59 Down - Chum (6 letters)
Answer - FRIEND
Apparently I struck a chord or two with the previous posting titled Where the Hell is Condor? Do I need to remind everyone that this blog is 50% for me to just rant and rave? And, for that matter, that everything in it is fiction? Of course, I still haven't talked to the bastard.

60 Down - Falls headfirst to the ground (8 letters)
Answer - EATSDIRT
That's just funny.

79 Down - Most like a hag (9 letters)
Answer - WITCHIEST
BEAVERISH was the right amount of letters, but I couldn't make it fit.

85 Down - Revving Sound (5 letters)
Answer - VROOM
Morgan and I have been watching a lot of cartoons lately. We've seen a lot of the Hair Bear Bunch and Hong Kong Phooey. And Scooby Doo is always on. But it has been a while since I've watched Speedbuggy - A VROOM A VROOM VROOM!

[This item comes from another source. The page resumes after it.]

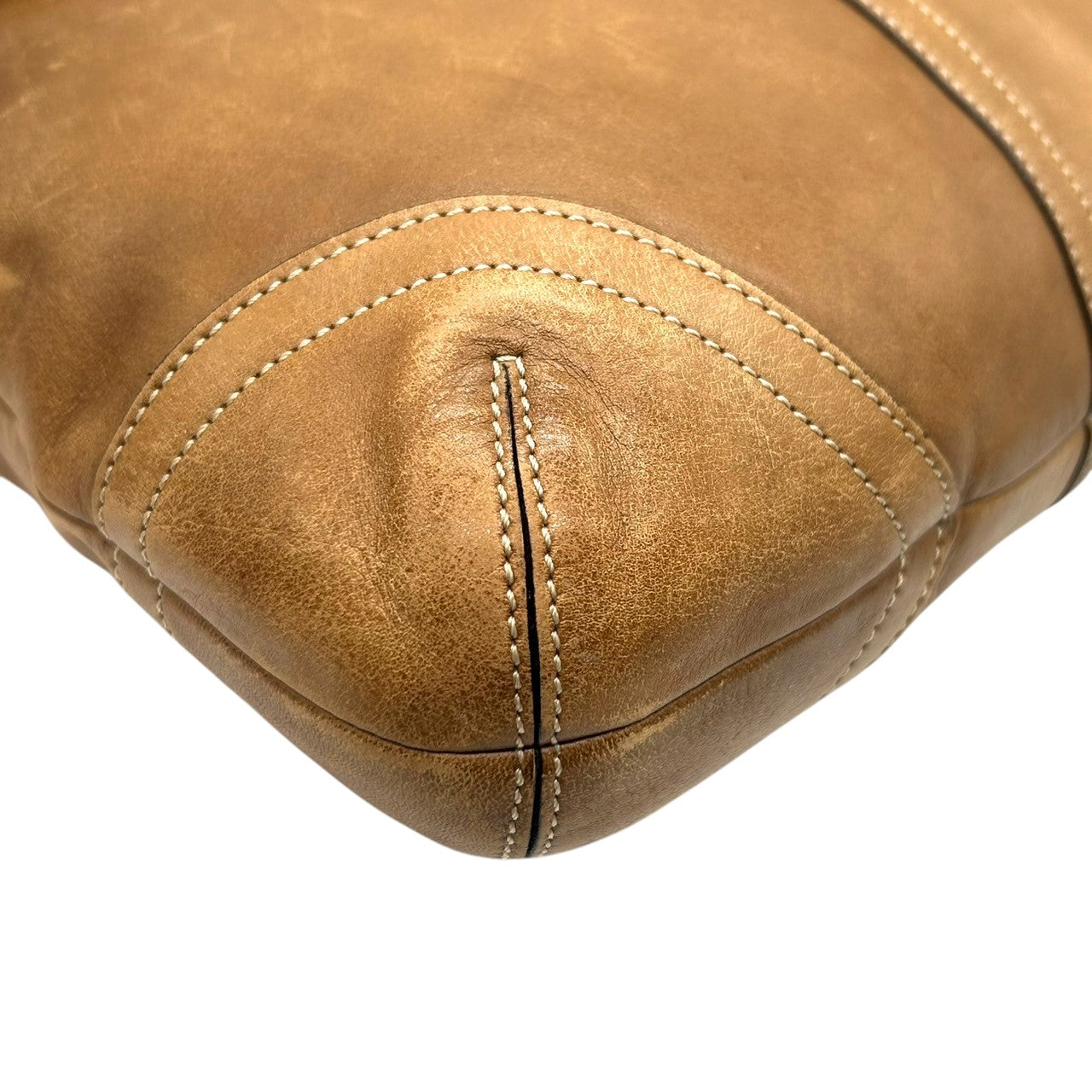 コーチ COACH ショルダーバッグ ソーホー 9480 フラップ レザー 本革 グラブタンレザー ブラウン キャメル ヴィンテージ ビンテージ レディース 定番人気モデル 斜め掛け可 肩掛け 通勤 通学 クラシックデザイン クリーニング済み s50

107 Down - "No man is a ___ to his valet" (5 letters)
Answer - A HERO
I have no idea what that means or where the quote is from. If someone could help me out I would appreciate it.

126 Across - It's next to Georgia (7 letters)
Answer - ARMENIA
Thousands of people across the nation wrote down ALABAMA on that one. Not me. I only got as far as ALA before I stopped to check the other clues.


Here's the riddle and answer: IF THEY PRODUCED A NEW TELEVISION SERIES CONCERNING A FELLOW WHO GETS MARRIED AND DIVORCED A FEW TIMES WHAT SHOULD IT BE CALLED? I WED THREE WIVES.

Not only pretty lame but rather offensive to those with a speech impediment. Elmer Fudd should sue!